• **RECORDS FOR THIS EXERCISE**
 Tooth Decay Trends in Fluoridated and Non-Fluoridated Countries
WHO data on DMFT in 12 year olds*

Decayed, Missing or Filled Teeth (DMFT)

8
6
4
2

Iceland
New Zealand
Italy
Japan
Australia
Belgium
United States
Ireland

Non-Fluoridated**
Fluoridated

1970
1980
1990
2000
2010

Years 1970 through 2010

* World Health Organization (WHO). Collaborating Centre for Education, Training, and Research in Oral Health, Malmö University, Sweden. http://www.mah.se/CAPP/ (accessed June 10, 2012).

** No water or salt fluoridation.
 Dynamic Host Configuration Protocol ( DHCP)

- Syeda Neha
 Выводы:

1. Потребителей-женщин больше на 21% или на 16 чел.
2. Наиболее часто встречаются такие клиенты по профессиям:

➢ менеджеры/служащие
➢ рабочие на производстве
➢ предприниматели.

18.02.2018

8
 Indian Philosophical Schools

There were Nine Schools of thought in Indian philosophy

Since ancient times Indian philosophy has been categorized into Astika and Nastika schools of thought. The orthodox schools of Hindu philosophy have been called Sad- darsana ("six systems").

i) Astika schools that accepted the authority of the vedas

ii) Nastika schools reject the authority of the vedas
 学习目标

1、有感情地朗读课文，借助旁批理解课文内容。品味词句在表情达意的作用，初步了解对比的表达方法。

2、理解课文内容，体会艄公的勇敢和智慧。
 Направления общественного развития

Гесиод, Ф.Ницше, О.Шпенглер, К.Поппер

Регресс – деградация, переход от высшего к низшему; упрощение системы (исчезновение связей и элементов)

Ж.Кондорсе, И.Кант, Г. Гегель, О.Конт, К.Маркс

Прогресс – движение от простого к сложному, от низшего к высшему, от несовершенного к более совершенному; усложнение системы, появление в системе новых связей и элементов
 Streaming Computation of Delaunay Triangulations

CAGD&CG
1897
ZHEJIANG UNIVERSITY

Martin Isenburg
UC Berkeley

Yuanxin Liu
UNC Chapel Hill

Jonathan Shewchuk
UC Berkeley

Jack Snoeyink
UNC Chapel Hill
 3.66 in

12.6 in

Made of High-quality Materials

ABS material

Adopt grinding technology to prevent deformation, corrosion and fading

• **ACTIVITY**
Write out each entry exactly, and omit nothing.

• **RESULT FOR THIS EXERCISE**
 Tooth Decay Trends in Fluoridated and Non-Fluoridated Countries
WHO data on DMFT in 12 year olds*

Decayed, Missing or Filled Teeth (DMFT)

8
6
4
2

Iceland
New Zealand
Italy
Japan
Australia
Belgium
United States
Ireland

Non-Fluoridated**
Fluoridated

1970
1980
1990
2000
2010

Years 1970 through 2010

* World Health Organization (WHO). Collaborating Centre for Education, Training, and Research in Oral Health, Malmö University, Sweden. http://www.mah.se/CAPP/ (accessed June 10, 2012).

** No water or salt fluoridation.
 Dynamic Host Configuration Protocol ( DHCP)

- Syeda Neha
 Выводы:

1. Потребителей-женщин больше на 21% или на 16 чел.
2. Наиболее часто встречаются такие клиенты по профессиям:

➢ менеджеры/служащие
➢ рабочие на производстве
➢ предприниматели.

18.02.2018

8
 Indian Philosophical Schools

There were Nine Schools of thought in Indian philosophy

Since ancient times Indian philosophy has been categorized into Astika and Nastika schools of thought. The orthodox schools of Hindu philosophy have been called Sad- darsana ("six systems").

i) Astika schools that accepted the authority of the vedas

ii) Nastika schools reject the authority of the vedas
 学习目标

1、有感情地朗读课文，借助旁批理解课文内容。品味词句在表情达意的作用，初步了解对比的表达方法。

2、理解课文内容，体会艄公的勇敢和智慧。
 Направления общественного развития

Гесиод, Ф.Ницше, О.Шпенглер, К.Поппер

Регресс – деградация, переход от высшего к низшему; упрощение системы (исчезновение связей и элементов)

Ж.Кондорсе, И.Кант, Г. Гегель, О.Конт, К.Маркс

Прогресс – движение от простого к сложному, от низшего к высшему, от несовершенного к более совершенному; усложнение системы, появление в системе новых связей и элементов
 Streaming Computation of Delaunay Triangulations

CAGD&CG
1897
ZHEJIANG UNIVERSITY

Martin Isenburg
UC Berkeley

Yuanxin Liu
UNC Chapel Hill

Jonathan Shewchuk
UC Berkeley

Jack Snoeyink
UNC Chapel Hill
 3.66 in

12.6 in

Made of High-quality Materials

ABS material

Adopt grinding technology to prevent deformation, corrosion and fading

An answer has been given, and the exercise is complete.